Northwest is known to locals for fantastic food and spectacular shopping. Tucked above Downtown, Nob Hill and the Alphabet District offer sophisticated boutiques with high quality goods ranging in fashion, chocolates and luxury bath products. Sidewalks are crowded with dog bowls and sidewalk sales. Good food abounds at fabulous restaurants nearby. Residential streets surround the main strip with large Old Portland Style houses and grand old apartment buildings closely packed together on tree lined streets. Parking can be challenging, but this area is easily accessible by the Portland Streetcar. Day or night, this area is safe for walking and enjoying an evening out.
Shedding its lackluster reputation as the Northwest Industrial District, the newly renamed The Pearl brims with swanky condos, boutiques, restaurants, wine bars and microbreweries. Some locals call this dog-friendly, park-filled neighborhood the "Little Doggie District," and local shop owners hand out dog treats by the handful. There are two award-winning parks worth visiting: Jamison Square for summer fun by the water, and Tanner Springs for a tranquil setting atop a natural spring. Getting around the Pearl District is easy: all the street names are in alphabetical and numerical order.
This historic neighborhood features renovated and original cast-iron buildings, the Japanese Historical Plaza, and the Chinatown Gate. At night the clubs open, and the streets fill with single scenesters along with some homeless regulars. The weekend daytime highlight is Saturday Market, a huge outdoor art market between Skidmore Fountain and Tom McCall Waterfront Park featuring handmade gifts, clothes and jewelry. Saturday Market is open both Saturday and Sunday, March through December. Don't be fooled by the red lanterns and Chinese signs: Chinatown is not the place to find an authentic Chinese meal. Locals go to southeast Portland, where most of the local Chinese population resides.

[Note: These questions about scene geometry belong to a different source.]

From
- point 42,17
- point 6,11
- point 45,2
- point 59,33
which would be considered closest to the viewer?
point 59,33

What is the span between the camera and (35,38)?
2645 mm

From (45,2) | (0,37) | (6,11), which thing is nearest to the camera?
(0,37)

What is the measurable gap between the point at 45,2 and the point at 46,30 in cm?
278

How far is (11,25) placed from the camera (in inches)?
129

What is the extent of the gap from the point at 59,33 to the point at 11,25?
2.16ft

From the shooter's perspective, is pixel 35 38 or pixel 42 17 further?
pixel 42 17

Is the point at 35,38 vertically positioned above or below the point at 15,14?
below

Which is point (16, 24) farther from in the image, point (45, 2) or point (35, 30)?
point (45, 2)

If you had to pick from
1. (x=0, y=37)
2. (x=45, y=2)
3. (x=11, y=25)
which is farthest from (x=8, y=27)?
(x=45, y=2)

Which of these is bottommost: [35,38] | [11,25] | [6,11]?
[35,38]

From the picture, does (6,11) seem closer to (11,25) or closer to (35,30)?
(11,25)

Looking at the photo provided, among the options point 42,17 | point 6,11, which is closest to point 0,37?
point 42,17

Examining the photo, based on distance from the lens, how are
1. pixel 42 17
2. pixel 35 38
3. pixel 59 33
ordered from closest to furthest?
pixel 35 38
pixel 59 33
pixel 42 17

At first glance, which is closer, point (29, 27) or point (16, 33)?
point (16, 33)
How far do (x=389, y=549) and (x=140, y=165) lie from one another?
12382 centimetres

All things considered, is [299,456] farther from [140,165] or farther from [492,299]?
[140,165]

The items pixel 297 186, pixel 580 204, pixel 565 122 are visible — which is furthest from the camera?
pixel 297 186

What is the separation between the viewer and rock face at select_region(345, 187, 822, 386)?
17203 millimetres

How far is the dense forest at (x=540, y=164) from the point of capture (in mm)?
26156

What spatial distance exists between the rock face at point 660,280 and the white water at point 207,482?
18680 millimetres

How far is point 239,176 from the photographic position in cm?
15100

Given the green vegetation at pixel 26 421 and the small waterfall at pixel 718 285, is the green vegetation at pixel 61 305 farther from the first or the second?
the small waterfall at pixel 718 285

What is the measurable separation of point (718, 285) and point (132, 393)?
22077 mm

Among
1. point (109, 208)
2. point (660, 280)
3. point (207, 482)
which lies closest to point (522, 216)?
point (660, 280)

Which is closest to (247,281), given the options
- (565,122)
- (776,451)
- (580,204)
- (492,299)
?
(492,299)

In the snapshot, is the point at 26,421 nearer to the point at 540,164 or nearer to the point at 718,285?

Our friends at Eater.com pick the city's best restaurants each quarter, and we trust their opinion. See full list »
Raven & Rose
Most of the buzz seems reserved for Raven & Rose's upstairs cocktail bar (and indeed, it's often packed to the gills on weekends), but don't overlook the downstairs dining room, where chef David Padberg churns out simple-but-flavorful plates. Rabbit is served "two ways" with biscuits and creamed kale; mussels hit the oven with fennel sausage.
Olympic Provisions
It's best known for its meaty goodness — Olympic Provisions famously boasts Oregon’s first USDA certified meat-curing facility — but venture past the charcuterie plate into an omnivore paradise, with chef Alex Yoder's rustic takes on shaved Brussels sprouts, marinated anchovies, and roasted cod. Weekend brunch is one of the city's most underrated. [Photo]
Tasty 'N Alder
John Gorham expands his popular Tasty N Sons concept with the just-opened downtown spot Tasty N Alder. At brunch, chef Kyle Prewitt gets to explore world flavors in comforting dishes like Korean fried chicken and bibimbop with bacon and eggs. Dinner service leans toward a steakhouse vibe, with clams Casino and bacon-wrapped shrimp cocktail.
Chris Israel's Alpine-influenced Gruner ushers in the West End neighborhood (especially with the recent debut of its accompanying bar Kask, already known for its inventive cocktail list). Though Israel's expertly executed menu takes inspiration from the Black Forest to the Black Sea (complete with bratwurst, ja?), it deserves highest marks for its burger, hands-down one of the town's best (and definitely its juiciest).